Without the tracer ammunition, Paddock's location was difficult to determine from the outside, said Gagliano, a retired FBI supervisory special agent.
"The barrel of the rifle -- we could not see muzzle flashes, from the angles I've seen on videos, which meant that he was ... pulled back inside," Gagliano said.
A source close to the investigation told CNN on Friday that authorities think Paddock might have fired at massive jet fuel tanks at McCarran International Airport near his hotel before shooting at the concert crowd.
At least 88 of the injured were still in Las Vegas-area hospitals Friday morning, with 37 of them in critical condition, representatives of the facilities said.
Did Paddock want to escape?
Six days after the mass shooting, authorities are trying to determine the motivation of the retired accountant, who had no criminal record and did not raise any flags while purchasing an arsenal of weapons.
In addition to the weapons in his hotel suite, Paddock had more than 50 pounds of exploding targets and 1,600 rounds of ammunition in his car in the hotel parking lot, police said, fueling suspicion he intended to survive the massacre.
McMahill said Friday there was no evidence that Paddock intended to use the target material for a homemade bomb.
Escape, in this case, might have meant using the equipment in the car for further assaults until he got caught, said John Sheahan, a former Las Vegas SWAT team member.

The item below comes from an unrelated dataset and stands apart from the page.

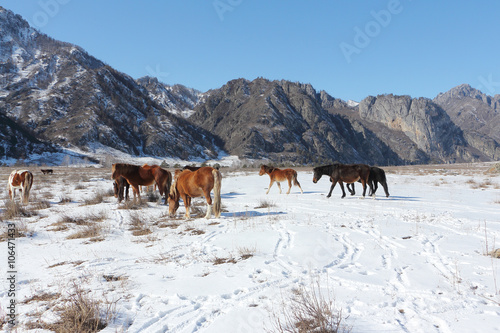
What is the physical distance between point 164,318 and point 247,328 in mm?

"There's one of three ways it's going to end for an active shooter, and they pretty much all know this. You're either going to commit suicide; you're going to ... shoot it out with (police) and you're going to be killed, or you're going to continue on a preplanned rampage at locations B, C, D and E until the police finally stop you," Sheahan said.

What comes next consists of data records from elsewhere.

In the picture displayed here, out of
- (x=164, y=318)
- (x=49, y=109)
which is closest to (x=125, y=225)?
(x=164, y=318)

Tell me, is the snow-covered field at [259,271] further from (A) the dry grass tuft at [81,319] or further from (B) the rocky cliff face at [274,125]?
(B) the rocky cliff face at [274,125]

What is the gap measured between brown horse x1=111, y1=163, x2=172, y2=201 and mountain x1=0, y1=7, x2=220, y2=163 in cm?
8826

"He rented the room in his own name. He's already on video coming in and out. We know who he is. He's going to be the most wanted man in the world if he does try to leave here," he added.
Numbers found on note
A note with numbers written on it was found in Paddock's room, a source close to the investigation told CNN on Friday. The New York Times reported that authorities are trying to analyze the meaning, but Sheriff Joseph Lombardo of the Las Vegas Metropolitan Police Department didn't elaborate on whether they are significant or not.
"Lombardo said that it contained numbers that were being analyzed for their relevance, and that it was not a manifesto or suicide note," the Times reported.